A chatbot impersonating a 13-year-old Ukrainian boy is — according to its creators — the first program to pass the famous Turing test for artificial intelligence. But while smart machines may well be out there, experts say the Turing test isn’t the tool to find them, and we need a new definition of “intelligence”.
The most recent case of a machine passing the test, which was devised by British computer scientist Alan Turing and requires a computer to fool a judge into believing it’s human, is fishy in itself.

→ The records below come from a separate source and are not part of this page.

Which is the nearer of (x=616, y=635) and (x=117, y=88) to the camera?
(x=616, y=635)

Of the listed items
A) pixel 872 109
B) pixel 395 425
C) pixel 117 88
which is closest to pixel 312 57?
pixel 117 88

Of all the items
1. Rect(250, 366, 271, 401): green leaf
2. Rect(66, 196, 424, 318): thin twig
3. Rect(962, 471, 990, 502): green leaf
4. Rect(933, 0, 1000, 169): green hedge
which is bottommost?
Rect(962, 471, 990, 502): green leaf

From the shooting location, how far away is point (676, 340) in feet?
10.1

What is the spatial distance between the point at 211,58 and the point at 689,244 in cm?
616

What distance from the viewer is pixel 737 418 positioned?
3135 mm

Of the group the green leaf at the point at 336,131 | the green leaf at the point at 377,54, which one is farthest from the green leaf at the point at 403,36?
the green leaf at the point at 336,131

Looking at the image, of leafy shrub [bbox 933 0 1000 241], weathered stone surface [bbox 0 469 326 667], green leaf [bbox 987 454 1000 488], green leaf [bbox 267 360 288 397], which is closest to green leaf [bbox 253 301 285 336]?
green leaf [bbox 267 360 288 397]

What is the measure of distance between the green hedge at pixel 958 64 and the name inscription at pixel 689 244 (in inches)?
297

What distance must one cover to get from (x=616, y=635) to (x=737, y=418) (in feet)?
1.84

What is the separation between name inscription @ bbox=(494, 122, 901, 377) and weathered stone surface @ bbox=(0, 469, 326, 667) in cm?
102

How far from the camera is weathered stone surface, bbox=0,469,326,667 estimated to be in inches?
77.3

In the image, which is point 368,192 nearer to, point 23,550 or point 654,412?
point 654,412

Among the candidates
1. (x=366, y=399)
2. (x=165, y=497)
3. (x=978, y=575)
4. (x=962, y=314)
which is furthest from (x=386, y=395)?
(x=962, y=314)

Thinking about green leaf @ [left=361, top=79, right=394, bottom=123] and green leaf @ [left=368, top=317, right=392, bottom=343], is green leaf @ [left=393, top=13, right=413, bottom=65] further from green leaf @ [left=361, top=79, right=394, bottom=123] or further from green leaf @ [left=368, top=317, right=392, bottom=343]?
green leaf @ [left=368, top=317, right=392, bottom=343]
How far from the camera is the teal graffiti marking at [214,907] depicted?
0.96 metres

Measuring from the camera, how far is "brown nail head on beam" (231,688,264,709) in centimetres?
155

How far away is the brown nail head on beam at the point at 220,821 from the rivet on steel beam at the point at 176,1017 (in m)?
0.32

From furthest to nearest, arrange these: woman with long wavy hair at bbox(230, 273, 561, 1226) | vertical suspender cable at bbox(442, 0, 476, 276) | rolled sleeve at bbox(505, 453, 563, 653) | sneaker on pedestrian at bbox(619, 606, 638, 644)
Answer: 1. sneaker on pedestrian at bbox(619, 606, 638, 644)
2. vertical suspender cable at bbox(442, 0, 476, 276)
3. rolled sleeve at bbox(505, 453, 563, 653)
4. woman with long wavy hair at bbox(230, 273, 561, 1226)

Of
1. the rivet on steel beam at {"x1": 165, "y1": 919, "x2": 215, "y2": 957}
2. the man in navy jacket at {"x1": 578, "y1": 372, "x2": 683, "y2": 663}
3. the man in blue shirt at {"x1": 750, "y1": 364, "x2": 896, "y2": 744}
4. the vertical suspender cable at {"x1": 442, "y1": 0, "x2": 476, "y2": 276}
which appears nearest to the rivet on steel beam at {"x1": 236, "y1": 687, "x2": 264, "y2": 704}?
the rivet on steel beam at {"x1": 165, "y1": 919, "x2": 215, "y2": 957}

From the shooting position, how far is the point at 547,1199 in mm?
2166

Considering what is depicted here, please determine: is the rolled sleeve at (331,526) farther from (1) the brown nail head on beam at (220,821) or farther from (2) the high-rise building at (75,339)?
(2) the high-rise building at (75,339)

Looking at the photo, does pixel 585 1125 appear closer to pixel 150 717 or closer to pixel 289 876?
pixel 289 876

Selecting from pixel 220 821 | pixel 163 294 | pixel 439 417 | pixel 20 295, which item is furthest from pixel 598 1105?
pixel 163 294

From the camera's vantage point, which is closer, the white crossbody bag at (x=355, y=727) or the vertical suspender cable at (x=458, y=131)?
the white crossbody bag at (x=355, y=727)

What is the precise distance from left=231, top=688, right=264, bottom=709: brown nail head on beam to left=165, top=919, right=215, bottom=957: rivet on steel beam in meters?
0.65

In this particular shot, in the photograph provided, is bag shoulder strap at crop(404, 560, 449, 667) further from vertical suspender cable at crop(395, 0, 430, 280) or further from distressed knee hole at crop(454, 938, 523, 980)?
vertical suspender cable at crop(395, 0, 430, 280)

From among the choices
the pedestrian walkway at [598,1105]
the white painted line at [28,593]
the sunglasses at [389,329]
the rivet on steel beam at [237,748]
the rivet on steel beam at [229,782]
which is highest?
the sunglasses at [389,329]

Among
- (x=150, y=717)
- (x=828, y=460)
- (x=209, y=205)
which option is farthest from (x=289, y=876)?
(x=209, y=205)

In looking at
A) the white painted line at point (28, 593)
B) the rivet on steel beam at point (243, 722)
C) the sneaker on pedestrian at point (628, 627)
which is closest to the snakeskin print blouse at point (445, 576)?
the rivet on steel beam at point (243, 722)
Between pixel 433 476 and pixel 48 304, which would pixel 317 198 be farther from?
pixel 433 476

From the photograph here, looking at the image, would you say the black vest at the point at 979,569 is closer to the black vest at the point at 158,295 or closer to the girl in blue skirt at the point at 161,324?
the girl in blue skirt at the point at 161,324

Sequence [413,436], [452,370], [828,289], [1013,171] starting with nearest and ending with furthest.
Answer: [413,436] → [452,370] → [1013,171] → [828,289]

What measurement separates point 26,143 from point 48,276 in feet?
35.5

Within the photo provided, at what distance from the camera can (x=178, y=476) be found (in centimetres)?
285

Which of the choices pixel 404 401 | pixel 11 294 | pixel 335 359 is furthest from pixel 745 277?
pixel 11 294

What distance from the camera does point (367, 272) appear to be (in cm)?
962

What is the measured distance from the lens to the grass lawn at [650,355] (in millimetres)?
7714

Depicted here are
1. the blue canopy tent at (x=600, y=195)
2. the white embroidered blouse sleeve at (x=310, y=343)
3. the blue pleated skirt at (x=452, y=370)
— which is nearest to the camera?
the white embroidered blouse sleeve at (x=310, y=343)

AI experts have criticised the attempt, in which each interaction with the chatbot lasted just 5 minutes, and the program’s language slips were covered by its fictional background.
As computer expert and ex-ZDNet Editor Rupert Goodwins notes, “Constraining interaction to a 13 year old boy whose first language wasn’t English… what exactly does that prove?”
Beyond the validity of this particular case, however, it’s worth asking whether the significance that some have assigned to the Turing test is entirely deserved. 64 years on, the famous test may now be distracting us from much more exciting examples of artificial intelligence.
Turing formulated his legendary test in his 1950 paper, “Computing Machinery and Intelligence”. The paper sets out to answer the question, “Can machines think?” It begins by stating that the word “think” is highly ambiguous, so we could replace that part of the question with a more concrete concept, which Turing dubs “the Imitation Game”. This is the language-based test by which a machine passes if it imitates a human well enough to confound a judge.
The word “imitate” betrays the biggest problem with using the Turing test as a test for intelligence — it only requires a computer to behave like a human. This encourages trickery, such as instructing your program to make slow, deliberate errors when asked to solve maths problems, or (as in the most recent case) disguising a dodgy grasp of grammar by claiming not to have English as a first language. You might trick a human, but this no longer feels like the right way to build a genuinely smart machine.
“Things have moved on a long way.”
“Since Turing’s paper,” Professor Alan Woodward of the Department of Computing, University of Surrey told CNET, “artificial intelligence has burgeoned into a much more detailed discipline, with many branches and subtleties that he could not have envisaged. Within that we have developed a greater understanding of how to define machine intelligence, and the various forms in which this can manifest itself.
“The test is a little outdated,” Woodward adds. “Most people in the field of AI would say that things have moved on a long way. Some people take it as the gold standard, I’m not sure it is today.”
The view that the path to machine intelligence is to mimic humans isn’t just outdated, it’s ego-centric too, assuming that our own particular brand of smarts is what we should be aiming to replicate. Computer scientists and philosophers agree that we need a different definition of intelligence — one that encompasses the different breeds of computer systems that are emerging today.
“Minds are not disembodied logical reasoning devices.”
As philosopher Andy Clark explains in the introduction to his 1997 book “Being There: Putting Brain, Body and World Together Again”, human minds aren’t special because they have a vast vocabulary, but because they are incredibly efficient at getting things done.
“We imagined the mind as a kind of logical reasoning device coupled with a store of explicit data,” Clark wrote. “A kind of combination logic machine and filing cabinet. In so doing, we ignored the fact that minds evolved to make things happen. We ignored the fact that the biological mind is, first and foremost, an organ for controlling the biological body. Minds make motions, and they must make them fast — before the predator catches you, or before your prey gets away from you. Minds are not disembodied logical reasoning devices.”
With the definition broadened like this, the world of artificial intelligence suddenly becomes a lot more colourful. You could argue, for instance, that there’s more practical, elegant intelligence to be found in a room-navigating Roomba than there is in Eugene Goostman, the Turing chatbot that deceived a panel of judges earlier this week.
I, for one, welcome our new Roomba overlords
Believe it or not, we’re already doing better than Roomba. Cutting-edge machine learning and decision-making programs are already being networked with flight data to accurately determine wind speed, while neural networks oversee data centres and Google is building sensor-packed, road-navigating self-driving cars that behave more like primitive animals than automobiles.
None of them speak a word of English, though that’s not to say there’s no room for machines that do use linguistics — IBM’s Watson supercomputer impressed us when it won the $1 million prize on “Jeopardy!”
“If you define intelligence in a way that’s more machine-centric,” Woodward says, “you’ll find some very intelligent machines out there already.”
Heuristic learning and neural networks are where we should be looking for signs of intelligent machine behaviour, Woodward says: “Things that weren’t really envisioned in the early days.”
When we finally construct an AI that matches humans in the intelligence stakes, don’t be surprised if it can’t speak. Besides, what could a neural network possibly have to say to puny humans like us?